» Instructions for the task:
Write out the records below once more, exactly as they stand.

» Data lines:
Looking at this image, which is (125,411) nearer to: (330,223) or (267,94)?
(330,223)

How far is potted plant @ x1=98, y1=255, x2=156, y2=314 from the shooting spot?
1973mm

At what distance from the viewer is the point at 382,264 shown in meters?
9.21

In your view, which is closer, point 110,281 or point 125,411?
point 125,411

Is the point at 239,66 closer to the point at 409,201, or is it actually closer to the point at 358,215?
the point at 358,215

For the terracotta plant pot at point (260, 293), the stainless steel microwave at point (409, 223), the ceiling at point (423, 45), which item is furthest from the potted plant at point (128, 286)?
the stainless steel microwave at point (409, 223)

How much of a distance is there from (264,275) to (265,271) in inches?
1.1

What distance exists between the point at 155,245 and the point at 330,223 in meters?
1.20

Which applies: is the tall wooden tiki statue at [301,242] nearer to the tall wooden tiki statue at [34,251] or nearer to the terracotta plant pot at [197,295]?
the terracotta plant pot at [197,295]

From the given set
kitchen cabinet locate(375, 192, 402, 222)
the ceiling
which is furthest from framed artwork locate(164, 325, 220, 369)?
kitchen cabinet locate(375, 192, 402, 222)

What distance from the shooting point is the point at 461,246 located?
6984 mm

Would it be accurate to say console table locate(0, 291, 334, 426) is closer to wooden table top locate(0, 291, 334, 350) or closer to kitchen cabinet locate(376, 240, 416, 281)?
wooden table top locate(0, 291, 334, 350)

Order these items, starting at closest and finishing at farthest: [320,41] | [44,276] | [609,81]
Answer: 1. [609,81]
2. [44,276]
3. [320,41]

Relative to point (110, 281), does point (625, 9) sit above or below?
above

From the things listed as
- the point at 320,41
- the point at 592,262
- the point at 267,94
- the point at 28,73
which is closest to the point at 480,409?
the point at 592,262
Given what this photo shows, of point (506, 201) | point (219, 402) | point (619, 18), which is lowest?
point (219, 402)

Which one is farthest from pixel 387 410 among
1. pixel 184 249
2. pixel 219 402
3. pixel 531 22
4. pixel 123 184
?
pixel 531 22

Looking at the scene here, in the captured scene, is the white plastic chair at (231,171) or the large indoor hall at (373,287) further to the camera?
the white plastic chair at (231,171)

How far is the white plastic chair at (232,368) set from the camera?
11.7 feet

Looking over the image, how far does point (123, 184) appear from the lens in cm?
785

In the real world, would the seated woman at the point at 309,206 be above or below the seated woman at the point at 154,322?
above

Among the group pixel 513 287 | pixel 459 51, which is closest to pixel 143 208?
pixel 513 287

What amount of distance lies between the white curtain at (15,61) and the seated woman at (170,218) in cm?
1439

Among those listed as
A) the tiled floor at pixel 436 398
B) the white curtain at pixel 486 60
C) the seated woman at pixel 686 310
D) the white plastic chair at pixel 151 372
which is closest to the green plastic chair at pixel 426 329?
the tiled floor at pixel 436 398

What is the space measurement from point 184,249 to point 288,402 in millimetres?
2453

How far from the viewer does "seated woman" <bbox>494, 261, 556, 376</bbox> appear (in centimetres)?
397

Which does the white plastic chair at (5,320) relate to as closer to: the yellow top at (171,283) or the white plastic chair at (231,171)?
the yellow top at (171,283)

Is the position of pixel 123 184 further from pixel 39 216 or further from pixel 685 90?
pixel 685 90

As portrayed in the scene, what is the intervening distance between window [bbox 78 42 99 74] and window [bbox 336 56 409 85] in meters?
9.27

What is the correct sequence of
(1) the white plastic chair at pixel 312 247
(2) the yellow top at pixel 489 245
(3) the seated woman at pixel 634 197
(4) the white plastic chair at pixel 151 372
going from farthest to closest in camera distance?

» Solution for this task:
Looking at this image, which is (125,411) nearer to: (330,223) or (267,94)?
(330,223)

How far is potted plant @ x1=98, y1=255, x2=156, y2=314 from the shooting spot?
1973mm

At what distance from the viewer is the point at 382,264 shown in meters?
9.21

In your view, which is closer, point 110,281 or point 125,411?
point 125,411

Is the point at 239,66 closer to the point at 409,201, or is it actually closer to the point at 358,215?
the point at 358,215

For the terracotta plant pot at point (260, 293), the stainless steel microwave at point (409, 223), the ceiling at point (423, 45), which item is furthest from the potted plant at point (128, 286)?
the stainless steel microwave at point (409, 223)

How much of a distance is there from (264,275) to (265,271) in inches?
1.1

What distance exists between the point at 155,245 and the point at 330,223 in meters?
1.20

Which applies: is the tall wooden tiki statue at [301,242] nearer to the tall wooden tiki statue at [34,251] or nearer to the terracotta plant pot at [197,295]?
the terracotta plant pot at [197,295]

From the given set
kitchen cabinet locate(375, 192, 402, 222)
the ceiling
which is furthest from framed artwork locate(164, 325, 220, 369)?
kitchen cabinet locate(375, 192, 402, 222)

What distance from the shooting point is the point at 461,246 located?
6984 mm

Would it be accurate to say console table locate(0, 291, 334, 426) is closer to wooden table top locate(0, 291, 334, 350) or closer to kitchen cabinet locate(376, 240, 416, 281)?
wooden table top locate(0, 291, 334, 350)

Order these items, starting at closest and finishing at farthest: [320,41] | [44,276] | [609,81]
Answer: 1. [609,81]
2. [44,276]
3. [320,41]

Relative to point (110, 281), does point (625, 9) sit above or below?
above

From the things listed as
- the point at 320,41
- the point at 592,262
- the point at 267,94
- the point at 28,73
which is closest to the point at 480,409?
the point at 592,262
Given what this photo shows, of point (506, 201) | point (219, 402) | point (619, 18), which is lowest?
point (219, 402)

Which one is farthest from pixel 387 410 among
1. pixel 184 249
2. pixel 219 402
3. pixel 531 22
4. pixel 123 184
?
pixel 531 22

Looking at the scene here, in the captured scene, is the white plastic chair at (231,171) or the large indoor hall at (373,287) further to the camera?
the white plastic chair at (231,171)

How far is the white plastic chair at (232,368) set from the camera?
11.7 feet

Looking over the image, how far does point (123, 184) appear from the lens in cm?
785

In the real world, would the seated woman at the point at 309,206 be above or below the seated woman at the point at 154,322?
above

Among the group pixel 513 287 | pixel 459 51, which is closest to pixel 143 208?
pixel 513 287

What amount of distance lies between the white curtain at (15,61) and the seated woman at (170,218) in cm?
1439

Among those listed as
A) the tiled floor at pixel 436 398
B) the white curtain at pixel 486 60
C) the seated woman at pixel 686 310
D) the white plastic chair at pixel 151 372
which is closest to the green plastic chair at pixel 426 329?
the tiled floor at pixel 436 398

What is the space measurement from point 184,249 to point 288,402 in millimetres?
2453

How far from the viewer does "seated woman" <bbox>494, 261, 556, 376</bbox> appear (in centimetres)?
397

Which does the white plastic chair at (5,320) relate to as closer to: the yellow top at (171,283) or the white plastic chair at (231,171)?
the yellow top at (171,283)

Is the position of pixel 123 184 further from pixel 39 216 or further from pixel 685 90?
pixel 685 90

As portrayed in the scene, what is the intervening distance between window [bbox 78 42 99 74] and window [bbox 336 56 409 85] in meters?
9.27

What is the correct sequence of
(1) the white plastic chair at pixel 312 247
(2) the yellow top at pixel 489 245
(3) the seated woman at pixel 634 197
(4) the white plastic chair at pixel 151 372
going from farthest to closest in camera distance?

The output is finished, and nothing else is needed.